(Data entries)
.....
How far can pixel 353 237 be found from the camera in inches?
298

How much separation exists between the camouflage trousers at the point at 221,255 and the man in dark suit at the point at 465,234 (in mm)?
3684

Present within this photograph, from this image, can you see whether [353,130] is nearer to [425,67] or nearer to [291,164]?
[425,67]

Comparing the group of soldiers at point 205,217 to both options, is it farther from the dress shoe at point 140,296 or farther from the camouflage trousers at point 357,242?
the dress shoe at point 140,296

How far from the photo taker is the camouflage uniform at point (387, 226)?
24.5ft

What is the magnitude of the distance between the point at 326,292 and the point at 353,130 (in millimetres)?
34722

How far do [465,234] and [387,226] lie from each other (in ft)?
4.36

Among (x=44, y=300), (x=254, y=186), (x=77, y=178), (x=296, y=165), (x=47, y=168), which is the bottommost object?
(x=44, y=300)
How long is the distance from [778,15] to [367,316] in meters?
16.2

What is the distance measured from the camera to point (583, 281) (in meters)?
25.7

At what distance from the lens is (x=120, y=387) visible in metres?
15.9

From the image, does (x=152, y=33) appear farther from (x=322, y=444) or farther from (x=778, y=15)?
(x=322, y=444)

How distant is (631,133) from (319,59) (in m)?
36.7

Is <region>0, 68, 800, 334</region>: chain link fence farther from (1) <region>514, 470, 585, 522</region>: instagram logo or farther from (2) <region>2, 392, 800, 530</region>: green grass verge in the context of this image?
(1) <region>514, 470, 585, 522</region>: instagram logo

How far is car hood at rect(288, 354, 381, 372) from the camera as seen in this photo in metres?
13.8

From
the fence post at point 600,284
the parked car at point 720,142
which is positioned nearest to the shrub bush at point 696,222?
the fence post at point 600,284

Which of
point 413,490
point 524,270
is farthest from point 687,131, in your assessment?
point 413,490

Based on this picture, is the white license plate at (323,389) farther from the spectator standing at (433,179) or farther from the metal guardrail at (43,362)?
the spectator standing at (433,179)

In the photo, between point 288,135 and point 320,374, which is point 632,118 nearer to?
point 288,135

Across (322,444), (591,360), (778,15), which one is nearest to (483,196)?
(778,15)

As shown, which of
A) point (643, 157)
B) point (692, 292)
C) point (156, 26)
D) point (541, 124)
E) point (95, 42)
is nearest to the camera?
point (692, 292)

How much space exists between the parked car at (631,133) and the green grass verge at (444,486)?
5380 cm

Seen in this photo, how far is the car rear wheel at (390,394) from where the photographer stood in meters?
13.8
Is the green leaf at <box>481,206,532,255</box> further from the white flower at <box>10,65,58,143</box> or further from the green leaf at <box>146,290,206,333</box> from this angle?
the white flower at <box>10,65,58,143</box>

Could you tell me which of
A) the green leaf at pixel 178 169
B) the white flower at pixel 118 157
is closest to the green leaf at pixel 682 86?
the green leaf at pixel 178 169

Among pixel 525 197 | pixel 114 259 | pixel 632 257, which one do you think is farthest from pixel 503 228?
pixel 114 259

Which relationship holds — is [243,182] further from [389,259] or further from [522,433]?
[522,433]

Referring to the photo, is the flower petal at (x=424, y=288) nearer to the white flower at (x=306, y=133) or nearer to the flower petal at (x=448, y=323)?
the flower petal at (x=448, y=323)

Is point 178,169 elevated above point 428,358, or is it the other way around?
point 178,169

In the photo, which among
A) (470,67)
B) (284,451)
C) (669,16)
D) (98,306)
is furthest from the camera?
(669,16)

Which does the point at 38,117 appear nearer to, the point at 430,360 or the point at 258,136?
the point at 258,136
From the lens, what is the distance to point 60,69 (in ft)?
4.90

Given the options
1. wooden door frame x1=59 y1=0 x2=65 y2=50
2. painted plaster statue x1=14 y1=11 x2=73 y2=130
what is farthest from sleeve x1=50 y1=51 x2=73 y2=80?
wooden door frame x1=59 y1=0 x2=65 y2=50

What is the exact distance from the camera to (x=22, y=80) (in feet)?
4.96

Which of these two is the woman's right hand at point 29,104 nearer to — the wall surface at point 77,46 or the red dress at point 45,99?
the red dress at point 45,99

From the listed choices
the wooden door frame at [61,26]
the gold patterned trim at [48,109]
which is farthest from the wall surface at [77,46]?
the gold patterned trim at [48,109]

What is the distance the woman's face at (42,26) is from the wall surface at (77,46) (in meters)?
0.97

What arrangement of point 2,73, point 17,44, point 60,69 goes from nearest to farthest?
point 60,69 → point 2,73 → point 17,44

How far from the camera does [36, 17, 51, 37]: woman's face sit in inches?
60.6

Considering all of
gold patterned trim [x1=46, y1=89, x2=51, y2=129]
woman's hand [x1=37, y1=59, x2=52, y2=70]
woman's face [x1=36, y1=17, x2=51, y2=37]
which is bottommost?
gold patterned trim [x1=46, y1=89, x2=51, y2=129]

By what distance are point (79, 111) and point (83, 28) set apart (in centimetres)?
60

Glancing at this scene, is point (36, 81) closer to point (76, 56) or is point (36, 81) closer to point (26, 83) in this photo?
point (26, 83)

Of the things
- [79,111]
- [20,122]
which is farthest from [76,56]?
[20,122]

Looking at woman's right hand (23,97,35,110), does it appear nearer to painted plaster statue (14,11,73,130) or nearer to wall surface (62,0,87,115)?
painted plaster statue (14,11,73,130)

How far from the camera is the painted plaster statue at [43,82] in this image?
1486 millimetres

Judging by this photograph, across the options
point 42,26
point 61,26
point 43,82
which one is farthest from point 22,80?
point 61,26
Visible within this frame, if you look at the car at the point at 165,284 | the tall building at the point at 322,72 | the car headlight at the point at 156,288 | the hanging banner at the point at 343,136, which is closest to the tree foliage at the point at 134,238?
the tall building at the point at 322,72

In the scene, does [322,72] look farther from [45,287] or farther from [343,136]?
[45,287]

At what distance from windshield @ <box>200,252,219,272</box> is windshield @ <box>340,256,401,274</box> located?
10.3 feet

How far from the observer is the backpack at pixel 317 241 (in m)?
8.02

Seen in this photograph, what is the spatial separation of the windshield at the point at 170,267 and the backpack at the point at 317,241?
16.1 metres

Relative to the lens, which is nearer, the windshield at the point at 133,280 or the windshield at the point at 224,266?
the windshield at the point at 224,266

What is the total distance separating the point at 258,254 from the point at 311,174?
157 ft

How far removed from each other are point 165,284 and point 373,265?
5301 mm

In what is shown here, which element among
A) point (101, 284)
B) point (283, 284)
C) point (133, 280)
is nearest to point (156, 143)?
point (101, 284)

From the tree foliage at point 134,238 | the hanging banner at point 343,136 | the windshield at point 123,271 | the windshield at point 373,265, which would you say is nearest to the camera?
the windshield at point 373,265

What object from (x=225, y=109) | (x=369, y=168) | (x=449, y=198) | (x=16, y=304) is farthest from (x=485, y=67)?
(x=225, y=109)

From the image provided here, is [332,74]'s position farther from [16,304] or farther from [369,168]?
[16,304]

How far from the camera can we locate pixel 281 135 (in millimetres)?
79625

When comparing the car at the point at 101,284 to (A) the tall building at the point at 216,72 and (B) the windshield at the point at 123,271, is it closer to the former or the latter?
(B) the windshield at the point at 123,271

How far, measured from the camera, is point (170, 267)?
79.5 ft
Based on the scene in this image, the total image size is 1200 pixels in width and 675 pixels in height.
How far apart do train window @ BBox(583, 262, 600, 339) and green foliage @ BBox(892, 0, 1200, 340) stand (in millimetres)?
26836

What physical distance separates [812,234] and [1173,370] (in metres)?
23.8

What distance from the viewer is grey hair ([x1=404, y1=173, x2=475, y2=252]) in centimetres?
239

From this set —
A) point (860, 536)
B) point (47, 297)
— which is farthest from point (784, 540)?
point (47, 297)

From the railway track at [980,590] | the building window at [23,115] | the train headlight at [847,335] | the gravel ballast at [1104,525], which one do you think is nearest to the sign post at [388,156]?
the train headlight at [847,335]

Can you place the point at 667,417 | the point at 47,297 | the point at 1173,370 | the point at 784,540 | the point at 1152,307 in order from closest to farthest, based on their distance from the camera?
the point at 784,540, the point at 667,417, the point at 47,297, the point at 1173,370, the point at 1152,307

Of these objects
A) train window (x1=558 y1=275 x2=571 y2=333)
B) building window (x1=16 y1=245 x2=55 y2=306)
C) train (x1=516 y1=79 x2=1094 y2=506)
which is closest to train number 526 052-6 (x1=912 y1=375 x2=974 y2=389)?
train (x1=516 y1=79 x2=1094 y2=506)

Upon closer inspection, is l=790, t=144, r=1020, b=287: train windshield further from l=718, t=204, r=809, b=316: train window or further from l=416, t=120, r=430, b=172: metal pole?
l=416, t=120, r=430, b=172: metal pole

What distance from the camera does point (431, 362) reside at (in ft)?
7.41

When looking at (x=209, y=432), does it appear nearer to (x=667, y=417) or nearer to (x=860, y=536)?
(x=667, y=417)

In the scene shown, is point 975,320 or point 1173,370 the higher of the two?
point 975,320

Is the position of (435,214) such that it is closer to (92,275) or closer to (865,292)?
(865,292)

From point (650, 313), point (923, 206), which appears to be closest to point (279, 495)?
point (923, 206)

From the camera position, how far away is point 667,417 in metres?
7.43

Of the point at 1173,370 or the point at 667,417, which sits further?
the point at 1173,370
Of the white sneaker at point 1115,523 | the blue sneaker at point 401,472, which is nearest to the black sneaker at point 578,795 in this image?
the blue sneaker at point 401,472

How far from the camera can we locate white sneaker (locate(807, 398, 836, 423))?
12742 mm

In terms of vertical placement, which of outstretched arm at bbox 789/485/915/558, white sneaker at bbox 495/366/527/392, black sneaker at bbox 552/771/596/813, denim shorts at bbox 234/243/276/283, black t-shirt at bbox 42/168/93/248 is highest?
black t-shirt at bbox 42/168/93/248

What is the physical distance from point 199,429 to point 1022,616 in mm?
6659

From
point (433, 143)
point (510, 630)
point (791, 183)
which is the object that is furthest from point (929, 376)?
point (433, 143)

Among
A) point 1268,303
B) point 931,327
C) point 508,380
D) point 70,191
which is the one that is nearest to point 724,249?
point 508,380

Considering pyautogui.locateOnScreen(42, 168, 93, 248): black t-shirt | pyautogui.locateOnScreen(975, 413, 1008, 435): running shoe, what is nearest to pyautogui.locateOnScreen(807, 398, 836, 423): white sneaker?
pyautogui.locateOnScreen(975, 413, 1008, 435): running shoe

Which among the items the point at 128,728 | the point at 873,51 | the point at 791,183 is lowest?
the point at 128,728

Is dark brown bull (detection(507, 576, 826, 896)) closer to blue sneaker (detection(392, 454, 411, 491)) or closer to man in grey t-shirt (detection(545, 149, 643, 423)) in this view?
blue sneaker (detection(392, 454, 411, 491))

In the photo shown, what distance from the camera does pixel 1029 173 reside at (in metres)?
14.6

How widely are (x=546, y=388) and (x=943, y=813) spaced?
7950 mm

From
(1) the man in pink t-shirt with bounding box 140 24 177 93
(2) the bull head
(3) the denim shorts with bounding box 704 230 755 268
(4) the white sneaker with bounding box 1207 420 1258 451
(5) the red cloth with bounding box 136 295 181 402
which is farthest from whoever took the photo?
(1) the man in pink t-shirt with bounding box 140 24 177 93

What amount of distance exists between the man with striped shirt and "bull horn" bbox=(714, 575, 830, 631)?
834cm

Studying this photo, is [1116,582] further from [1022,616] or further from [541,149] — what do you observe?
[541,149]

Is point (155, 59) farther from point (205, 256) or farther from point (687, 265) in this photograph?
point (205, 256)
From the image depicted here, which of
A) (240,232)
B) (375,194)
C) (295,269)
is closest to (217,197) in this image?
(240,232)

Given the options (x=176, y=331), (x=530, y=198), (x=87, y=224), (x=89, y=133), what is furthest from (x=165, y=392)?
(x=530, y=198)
.....
**Do this**:
Count the lines in the data above that contain the string "bottommost", treating uppercase and lowercase as different, and reply with only the number.

**Written solution**:
2